Sgonico, il 10 giugno parte il percorso per la nuova rete bike transfrontaliera del Carso
A Borgo Grotta Gigante il primo passaggio operativo del Tourism Matching Itinerante 2026 per avviare la futura rete cicloturistica tra Carso italiano e sloveno.
Nel Carso triestino prende forma il 10 giugno a Sgonico il primo passaggio operativo per costruire una rete bike-friendly tra Italia e Slovenia. L’incontro di Borgo Grotta Gigante aprirà un lavoro condiviso tra operatori del territorio, con successivi test sugli anelli cicloturistici e una firma simbolica di adesione alla rete.
L’appuntamento è in programma dalle 9 alle 13 all’Avalon Wellness and Medical Center di Borgo Grotta Gigante. Attorno allo stesso tavolo sono chiamati strutture ricettive, ristoratori, aziende agricole, cantine, servizi dedicati alle due ruote e altri soggetti locali interessati a sviluppare un’offerta coordinata.
L’iniziativa rientra nel progetto europeo CycleProMotion, sostenuto dal Programma Interreg VI-A Italia-Slovenia. Più che il lancio di un pacchetto già pronto, l’incontro rappresenta l’avvio di un metodo di lavoro comune per dare una fisionomia riconoscibile alla futura proposta cicloturistica del Carso/Kras.
Un progetto che punta su servizi, itinerari e identità locale
L’idea è mettere insieme percorsi, accoglienza e narrazione del territorio in una visione unitaria. Il punto di partenza è semplice: il Carso dispone di paesaggi, produzioni enogastronomiche e caratteristiche culturali che possono dialogare bene con la domanda crescente di turismo lento e in bicicletta.
Per Prima Friuli il dato più interessante è proprio questo: non si parla soltanto di tracciati o segnaletica, ma di una filiera ampia che coinvolge ospitalità, ristoro, esperienze e collegamenti tra realtà locali. In altre parole, una destinazione bike non nasce solo sulla mappa, ma anche dalla capacità di fare rete.
La mattinata di lavoro a Borgo Grotta Gigante
Il programma del Tourism Matching Itinerante 2026 prevede una prima parte dedicata al quadro generale del progetto. Ad aprire sarà RRA Severna Primorska, capofila di CycleProMotion, seguita dai contributi di PromoTurismoFVG e FIAB, chiamati a offrire una lettura sul cicloturismo regionale e sulle esigenze di chi sceglie la bici per viaggiare.

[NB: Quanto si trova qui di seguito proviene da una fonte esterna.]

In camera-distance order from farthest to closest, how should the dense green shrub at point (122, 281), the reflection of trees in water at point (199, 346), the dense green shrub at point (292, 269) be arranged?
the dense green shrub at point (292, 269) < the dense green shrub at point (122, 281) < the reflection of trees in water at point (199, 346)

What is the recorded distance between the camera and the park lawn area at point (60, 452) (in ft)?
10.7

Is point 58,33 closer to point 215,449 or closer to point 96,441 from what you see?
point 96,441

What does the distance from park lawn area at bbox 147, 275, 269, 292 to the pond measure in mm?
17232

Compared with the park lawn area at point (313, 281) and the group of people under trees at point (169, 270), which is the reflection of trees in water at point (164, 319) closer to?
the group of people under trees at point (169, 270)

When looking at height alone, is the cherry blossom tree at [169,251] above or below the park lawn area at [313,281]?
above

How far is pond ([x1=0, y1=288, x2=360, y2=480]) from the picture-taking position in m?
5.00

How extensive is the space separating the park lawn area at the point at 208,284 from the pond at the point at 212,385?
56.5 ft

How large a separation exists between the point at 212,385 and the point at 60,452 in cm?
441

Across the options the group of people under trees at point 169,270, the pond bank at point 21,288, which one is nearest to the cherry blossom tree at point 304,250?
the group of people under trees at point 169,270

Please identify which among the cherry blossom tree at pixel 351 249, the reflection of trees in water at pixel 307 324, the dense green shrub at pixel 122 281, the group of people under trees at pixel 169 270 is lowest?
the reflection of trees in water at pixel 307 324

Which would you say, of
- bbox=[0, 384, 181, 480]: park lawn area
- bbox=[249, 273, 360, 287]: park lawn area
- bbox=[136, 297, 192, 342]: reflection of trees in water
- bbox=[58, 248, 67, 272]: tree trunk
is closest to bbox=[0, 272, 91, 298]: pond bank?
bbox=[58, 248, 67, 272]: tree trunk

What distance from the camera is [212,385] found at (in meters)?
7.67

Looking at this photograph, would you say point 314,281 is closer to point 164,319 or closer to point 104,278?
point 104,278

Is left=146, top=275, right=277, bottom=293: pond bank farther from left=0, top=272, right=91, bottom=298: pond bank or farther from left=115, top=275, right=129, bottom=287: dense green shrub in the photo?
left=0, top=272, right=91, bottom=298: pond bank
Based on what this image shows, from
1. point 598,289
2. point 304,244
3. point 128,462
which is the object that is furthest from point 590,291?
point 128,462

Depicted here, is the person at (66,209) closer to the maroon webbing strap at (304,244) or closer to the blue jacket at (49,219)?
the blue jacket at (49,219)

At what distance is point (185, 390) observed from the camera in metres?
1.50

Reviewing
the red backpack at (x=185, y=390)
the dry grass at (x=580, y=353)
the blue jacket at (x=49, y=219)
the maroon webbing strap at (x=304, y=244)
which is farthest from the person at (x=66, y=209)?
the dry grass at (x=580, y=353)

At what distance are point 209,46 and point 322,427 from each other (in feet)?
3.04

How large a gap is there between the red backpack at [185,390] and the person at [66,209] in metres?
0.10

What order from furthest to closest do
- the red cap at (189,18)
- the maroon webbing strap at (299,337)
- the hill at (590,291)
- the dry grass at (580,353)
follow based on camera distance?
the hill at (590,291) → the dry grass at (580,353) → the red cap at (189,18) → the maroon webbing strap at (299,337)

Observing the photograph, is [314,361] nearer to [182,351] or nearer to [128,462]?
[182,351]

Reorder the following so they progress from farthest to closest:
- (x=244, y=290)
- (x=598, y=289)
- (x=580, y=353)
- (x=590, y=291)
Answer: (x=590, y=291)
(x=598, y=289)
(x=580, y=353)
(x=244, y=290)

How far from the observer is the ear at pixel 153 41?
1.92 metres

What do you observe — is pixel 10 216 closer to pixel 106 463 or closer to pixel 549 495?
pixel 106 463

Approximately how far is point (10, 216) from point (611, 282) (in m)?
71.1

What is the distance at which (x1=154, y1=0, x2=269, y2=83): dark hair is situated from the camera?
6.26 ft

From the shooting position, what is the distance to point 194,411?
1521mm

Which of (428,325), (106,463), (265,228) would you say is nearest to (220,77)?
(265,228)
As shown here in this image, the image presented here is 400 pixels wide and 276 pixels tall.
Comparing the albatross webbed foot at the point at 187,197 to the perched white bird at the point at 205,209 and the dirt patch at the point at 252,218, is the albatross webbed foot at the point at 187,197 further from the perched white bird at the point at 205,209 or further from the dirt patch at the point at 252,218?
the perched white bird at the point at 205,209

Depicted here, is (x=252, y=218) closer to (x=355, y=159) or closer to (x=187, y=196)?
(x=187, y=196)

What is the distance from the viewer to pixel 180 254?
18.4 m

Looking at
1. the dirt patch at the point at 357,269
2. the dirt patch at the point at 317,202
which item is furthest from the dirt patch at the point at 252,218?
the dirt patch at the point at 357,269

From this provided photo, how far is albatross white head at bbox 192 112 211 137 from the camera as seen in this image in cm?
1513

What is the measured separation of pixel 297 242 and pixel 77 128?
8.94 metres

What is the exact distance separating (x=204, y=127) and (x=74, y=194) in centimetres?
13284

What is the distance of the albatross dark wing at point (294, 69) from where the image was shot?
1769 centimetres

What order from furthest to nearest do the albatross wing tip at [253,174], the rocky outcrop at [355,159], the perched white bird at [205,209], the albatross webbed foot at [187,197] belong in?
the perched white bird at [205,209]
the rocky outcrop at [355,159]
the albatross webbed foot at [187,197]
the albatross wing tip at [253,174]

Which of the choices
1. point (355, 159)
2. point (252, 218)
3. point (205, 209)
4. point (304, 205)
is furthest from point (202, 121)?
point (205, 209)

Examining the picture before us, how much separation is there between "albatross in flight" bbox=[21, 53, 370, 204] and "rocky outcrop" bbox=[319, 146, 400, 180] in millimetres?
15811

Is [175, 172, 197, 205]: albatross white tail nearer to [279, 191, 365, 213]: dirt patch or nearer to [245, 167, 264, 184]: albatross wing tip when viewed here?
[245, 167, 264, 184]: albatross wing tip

Nel corso dell’incontro troveranno spazio anche esperienze già sviluppate in altri contesti. Sono annunciati gli interventi legati a NOIMARCHEBIKELIFE, presentato da Mauro Fumagalli, e a INTER BIKE III, progetto incentrato sulla crescita del cicloturismo transfrontaliero lungo la Ciclovia Alpina Mediterranea.
Il GAL Carso – LAS Kras illustrerà poi la propria visione sugli anelli cicloturistici del Carso, con attenzione alle opportunità che questa impostazione può aprire per l’area e per i suoi operatori.
Dopo l’incontro, verifiche sul territorio e adesioni alla rete
La giornata del 10 giugno non esaurirà il lavoro. Nei mesi successivi sono previste uscite in bicicletta, prove sugli anelli cicloturistici e ulteriori momenti di confronto tra i soggetti coinvolti, così da valutare in modo concreto collegamenti, qualità dei servizi e possibili sinergie.
È previsto anche un momento simbolico di adesione alla futura rete bike-friendly, con cui gli operatori potranno esprimere la volontà di partecipare al percorso di costruzione della proposta transfrontaliera del Carso/Kras.
Informazioni pratiche per partecipare
L’incontro si svolgerà in forma bilingue, italiano e sloveno, con traduzione simultanea. La partecipazione richiede una conferma secondo le indicazioni fornite dagli organizzatori.
Per il territorio friulano di confine, il progetto rappresenta un passaggio da seguire con attenzione: se il lavoro comune troverà continuità, il Carso potrà rafforzare la propria posizione come destinazione capace di unire mobilità dolce, ospitalità e relazioni tra comunità vicine ma appartenenti a due Paesi diversi.
Aggiornamento
Nel Carso triestino prende avvio il 10 giugno a Borgo Grotta Gigante il Tourism Matching Itinerante 2026, primo passaggio operativo per costruire una rete bike-friendly transfrontaliera tra Italia e Slovenia. La mattinata, bilingue e con traduzione simultanea, riunirà operatori del territorio e si chiuderà con una firma simbolica di adesione, prima di test sul campo e nuove attività nei mesi successivi.